I sat at the edge of my bed waiting on Lilly to emerge from the bathroom. Not knowing if she would even listen to me. I need to control myself. I can't put her in more danger because of my actions not to mention my feelings towards her. I was deep in thought when the door open and Lilly stood there in the skimpy town that made her legs look like they went on forever. Trying to avert my eyes from them they slowly moved up her body watching the way the towel had complemented her body , her beautiful body the way the towel hugged every once or her, the way it hugger her curves in all the right places. Hot damn. I need a cold shower I thought to myself before I had realised Lilly had been talking. "So um I kind of don't have anything to wear."
If I had my way she wouldn't be wearing anything but that beautiful smile. I would have taken her on my bed right now, the thing I wou-- stop that Logan. You can't be thinking like that right now. Not to mention someone else is standing for attention. I snapped out of my daydream and spoke "oh. Would you like something to wear so?" "Yes please" she replied. I walked over to my chest of drawers and started rummaging through to find something. "I'm sorry for being a nuance" her fragile voice soft and delicate spoke. "Your not a nuance." I growled. "I don't ever want you thinking that. You hear me?"
I had gotten annoyed at her for thinking so low of herself. Of course she thought that way. I noticed he flinched when I snapped at her. Gosh I'm such an idiot. Stupid. Stupid. Stupid. "I'm sorry Lilly, I didn't mean to. . ." "It's fine." She spoke unamused. I handle her a pair of tracksuit bottoms, a T-shirt of mine and a red hoodie. I think she copped because she turned to me and said " Logan, I. . . I can't wear this. . . It wouldn't feel right. I couldn't possibly. . ."
"It's okay." I reassured her
Even after all these years she had remembered that this one, this one red hoodie had meant as much to me in this world as she did.

As she turned to go and get dressed, I sat back down on my bed again. Thinking about the day I had got this red hoodie.

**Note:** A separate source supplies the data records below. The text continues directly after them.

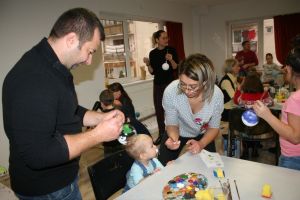 Atelierul de confecţionat globuri de la Scenica, locul unde prind contur amintirile de familie (FOTO)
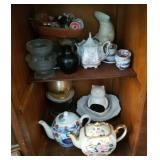 Q - TEAPOTS & COLLECTIBLES (L161)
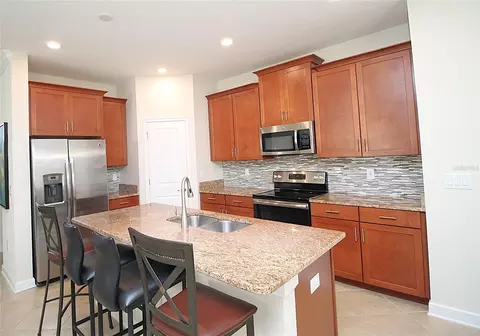 Kitchen - 3752 Quaint Ln, Clermont, FL 34711 photo 4 of 4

My sister Amelia had given it to me on my fifteenth birthday, she was only seven at the time and had saved up her money to buy me a present for my birthday. How sweet. Amelia and I were always close despite the age difference. She came home so proud the day she had bought it after making dad trace around different shops to find me the perfect gift. She came home and told me that her present was going to knock my socks off. Of course I had told her she shouldn't have and she wouldn't hear any of it. I remember her saying that she can't wait to give it to me tomorrow, she was my little sister and I . . . I was her big brother.

Lilly's POV
As I walked back into the bathroom I could see the emotions flickering in Logan's eyes. I mean I couldn't wear this hoodie. The significance of this hoodie alone was worth more than anything in the world. What it meant to him. I couldn't. I wouldn't. I had noticed that the hoodie hadn't been worn very much if at all. It was just used as a keepsake or comforter. I couldn't take that away from him. His sister had spent her hard earned money on it for him and I wasn't going to make light of that. Amelia and I were very close. At one stage in Logan and i's relationship I had spent more time with her than I did with Logan. Such a bright eyed child and so loveable. She was the definition of adorable. The way her silky blonde hair had fallen nearly around her face. How those innocent eyes pleaded me for a sleepover like we always had and like how whenever i was over she would ask me to play dollies with her. Of course I always accepted and that smile. Her smile. Meant more to me than anything else. If she was happy , then so was I. Logan use to be envious of how much time we spent together but truth be told, I had always wanted a little sister. Someone I could play with, talk with and pass on some of my wisdom to. Sadly, that never happened. Devastated wasn't the word and in that moment I could only imagine how Logan must have felt. How much his heart stung and how easy it was to let the darkness take over once the light was gone. I was snapped back to reality when a knock came to the door. "Um- Lilly, you've got a text message." Logan called out. "Okay. I'll be out in a minute."
That was the end of my thoughts and new ones began. I wonder who was texting me. Oh well I suppose we better go and find out.